Copy the listing below word for word, keeping every line as it appears.
Supplied data below:
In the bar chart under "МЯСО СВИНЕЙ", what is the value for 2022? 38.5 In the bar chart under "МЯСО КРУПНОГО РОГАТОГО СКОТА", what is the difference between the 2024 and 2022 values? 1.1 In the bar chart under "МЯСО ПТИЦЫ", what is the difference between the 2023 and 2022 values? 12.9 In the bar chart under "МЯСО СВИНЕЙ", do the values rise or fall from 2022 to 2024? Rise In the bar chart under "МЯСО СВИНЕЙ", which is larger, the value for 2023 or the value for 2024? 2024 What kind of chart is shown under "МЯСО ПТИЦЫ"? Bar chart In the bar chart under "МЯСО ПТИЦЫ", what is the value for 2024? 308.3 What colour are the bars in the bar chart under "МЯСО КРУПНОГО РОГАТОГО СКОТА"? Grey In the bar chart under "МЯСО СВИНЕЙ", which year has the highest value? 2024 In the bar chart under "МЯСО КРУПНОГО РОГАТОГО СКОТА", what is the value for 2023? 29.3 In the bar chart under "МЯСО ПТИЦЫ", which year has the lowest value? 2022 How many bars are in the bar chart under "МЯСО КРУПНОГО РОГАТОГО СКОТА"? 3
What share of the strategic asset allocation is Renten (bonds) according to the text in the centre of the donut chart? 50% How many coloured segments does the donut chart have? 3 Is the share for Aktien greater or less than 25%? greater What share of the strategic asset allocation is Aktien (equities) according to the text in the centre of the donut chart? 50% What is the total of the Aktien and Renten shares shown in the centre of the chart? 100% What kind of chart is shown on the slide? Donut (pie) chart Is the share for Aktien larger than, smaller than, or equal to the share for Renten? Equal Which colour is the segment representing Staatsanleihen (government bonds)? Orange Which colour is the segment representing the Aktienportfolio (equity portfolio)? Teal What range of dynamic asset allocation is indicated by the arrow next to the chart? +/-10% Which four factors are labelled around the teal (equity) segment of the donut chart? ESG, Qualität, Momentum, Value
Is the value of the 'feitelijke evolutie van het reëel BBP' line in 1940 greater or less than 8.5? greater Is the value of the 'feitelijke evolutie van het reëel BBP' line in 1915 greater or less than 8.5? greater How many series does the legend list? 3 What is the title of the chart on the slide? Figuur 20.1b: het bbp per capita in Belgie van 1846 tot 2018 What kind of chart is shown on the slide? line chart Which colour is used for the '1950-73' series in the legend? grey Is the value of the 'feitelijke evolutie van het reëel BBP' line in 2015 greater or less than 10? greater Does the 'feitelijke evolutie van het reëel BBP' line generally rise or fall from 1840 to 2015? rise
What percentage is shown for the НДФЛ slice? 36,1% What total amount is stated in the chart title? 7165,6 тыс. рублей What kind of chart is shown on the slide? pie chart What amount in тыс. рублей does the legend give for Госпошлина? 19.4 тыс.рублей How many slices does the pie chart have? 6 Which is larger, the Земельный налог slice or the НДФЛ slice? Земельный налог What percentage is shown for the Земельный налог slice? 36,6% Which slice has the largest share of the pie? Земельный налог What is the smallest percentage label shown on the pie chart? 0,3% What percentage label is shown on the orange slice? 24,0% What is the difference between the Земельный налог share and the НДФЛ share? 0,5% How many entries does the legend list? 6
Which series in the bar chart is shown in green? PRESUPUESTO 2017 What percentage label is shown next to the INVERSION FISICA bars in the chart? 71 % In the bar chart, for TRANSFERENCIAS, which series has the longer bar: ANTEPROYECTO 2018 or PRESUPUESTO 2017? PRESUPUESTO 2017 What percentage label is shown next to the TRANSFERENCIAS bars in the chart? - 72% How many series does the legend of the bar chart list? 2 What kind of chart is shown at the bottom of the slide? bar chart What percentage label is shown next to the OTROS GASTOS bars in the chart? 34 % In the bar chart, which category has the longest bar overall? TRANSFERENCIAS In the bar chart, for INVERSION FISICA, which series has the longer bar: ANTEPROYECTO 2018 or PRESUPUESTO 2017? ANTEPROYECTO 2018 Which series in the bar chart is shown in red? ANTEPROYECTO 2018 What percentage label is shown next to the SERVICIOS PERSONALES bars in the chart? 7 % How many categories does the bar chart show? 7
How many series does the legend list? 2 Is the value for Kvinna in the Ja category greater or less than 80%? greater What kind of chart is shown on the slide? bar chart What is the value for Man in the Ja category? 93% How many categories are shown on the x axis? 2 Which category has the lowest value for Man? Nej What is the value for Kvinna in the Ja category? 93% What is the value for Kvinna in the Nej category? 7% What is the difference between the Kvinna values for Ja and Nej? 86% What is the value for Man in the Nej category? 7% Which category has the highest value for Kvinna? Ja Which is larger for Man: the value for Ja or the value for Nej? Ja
End of Supplied data.
[Written answer]
In the bar chart under "МЯСО СВИНЕЙ", what is the value for 2022? 38.5 In the bar chart under "МЯСО КРУПНОГО РОГАТОГО СКОТА", what is the difference between the 2024 and 2022 values? 1.1 In the bar chart under "МЯСО ПТИЦЫ", what is the difference between the 2023 and 2022 values? 12.9 In the bar chart under "МЯСО СВИНЕЙ", do the values rise or fall from 2022 to 2024? Rise In the bar chart under "МЯСО СВИНЕЙ", which is larger, the value for 2023 or the value for 2024? 2024 What kind of chart is shown under "МЯСО ПТИЦЫ"? Bar chart In the bar chart under "МЯСО ПТИЦЫ", what is the value for 2024? 308.3 What colour are the bars in the bar chart under "МЯСО КРУПНОГО РОГАТОГО СКОТА"? Grey In the bar chart under "МЯСО СВИНЕЙ", which year has the highest value? 2024 In the bar chart under "МЯСО КРУПНОГО РОГАТОГО СКОТА", what is the value for 2023? 29.3 In the bar chart under "МЯСО ПТИЦЫ", which year has the lowest value? 2022 How many bars are in the bar chart under "МЯСО КРУПНОГО РОГАТОГО СКОТА"? 3
What share of the strategic asset allocation is Renten (bonds) according to the text in the centre of the donut chart? 50% How many coloured segments does the donut chart have? 3 Is the share for Aktien greater or less than 25%? greater What share of the strategic asset allocation is Aktien (equities) according to the text in the centre of the donut chart? 50% What is the total of the Aktien and Renten shares shown in the centre of the chart? 100% What kind of chart is shown on the slide? Donut (pie) chart Is the share for Aktien larger than, smaller than, or equal to the share for Renten? Equal Which colour is the segment representing Staatsanleihen (government bonds)? Orange Which colour is the segment representing the Aktienportfolio (equity portfolio)? Teal What range of dynamic asset allocation is indicated by the arrow next to the chart? +/-10% Which four factors are labelled around the teal (equity) segment of the donut chart? ESG, Qualität, Momentum, Value
Is the value of the 'feitelijke evolutie van het reëel BBP' line in 1940 greater or less than 8.5? greater Is the value of the 'feitelijke evolutie van het reëel BBP' line in 1915 greater or less than 8.5? greater How many series does the legend list? 3 What is the title of the chart on the slide? Figuur 20.1b: het bbp per capita in Belgie van 1846 tot 2018 What kind of chart is shown on the slide? line chart Which colour is used for the '1950-73' series in the legend? grey Is the value of the 'feitelijke evolutie van het reëel BBP' line in 2015 greater or less than 10? greater Does the 'feitelijke evolutie van het reëel BBP' line generally rise or fall from 1840 to 2015? rise
What percentage is shown for the НДФЛ slice? 36,1% What total amount is stated in the chart title? 7165,6 тыс. рублей What kind of chart is shown on the slide? pie chart What amount in тыс. рублей does the legend give for Госпошлина? 19.4 тыс.рублей How many slices does the pie chart have? 6 Which is larger, the Земельный налог slice or the НДФЛ slice? Земельный налог What percentage is shown for the Земельный налог slice? 36,6% Which slice has the largest share of the pie? Земельный налог What is the smallest percentage label shown on the pie chart? 0,3% What percentage label is shown on the orange slice? 24,0% What is the difference between the Земельный налог share and the НДФЛ share? 0,5% How many entries does the legend list? 6
Which series in the bar chart is shown in green? PRESUPUESTO 2017 What percentage label is shown next to the INVERSION FISICA bars in the chart? 71 % In the bar chart, for TRANSFERENCIAS, which series has the longer bar: ANTEPROYECTO 2018 or PRESUPUESTO 2017? PRESUPUESTO 2017 What percentage label is shown next to the TRANSFERENCIAS bars in the chart? - 72% How many series does the legend of the bar chart list? 2 What kind of chart is shown at the bottom of the slide? bar chart What percentage label is shown next to the OTROS GASTOS bars in the chart? 34 % In the bar chart, which category has the longest bar overall? TRANSFERENCIAS In the bar chart, for INVERSION FISICA, which series has the longer bar: ANTEPROYECTO 2018 or PRESUPUESTO 2017? ANTEPROYECTO 2018 Which series in the bar chart is shown in red? ANTEPROYECTO 2018 What percentage label is shown next to the SERVICIOS PERSONALES bars in the chart? 7 % How many categories does the bar chart show? 7
How many series does the legend list? 2 Is the value for Kvinna in the Ja category greater or less than 80%? greater What kind of chart is shown on the slide? bar chart What is the value for Man in the Ja category? 93% How many categories are shown on the x axis? 2 Which category has the lowest value for Man? Nej What is the value for Kvinna in the Ja category? 93% What is the value for Kvinna in the Nej category? 7% What is the difference between the Kvinna values for Ja and Nej? 86% What is the value for Man in the Nej category? 7% Which category has the highest value for Kvinna? Ja Which is larger for Man: the value for Ja or the value for Nej? Ja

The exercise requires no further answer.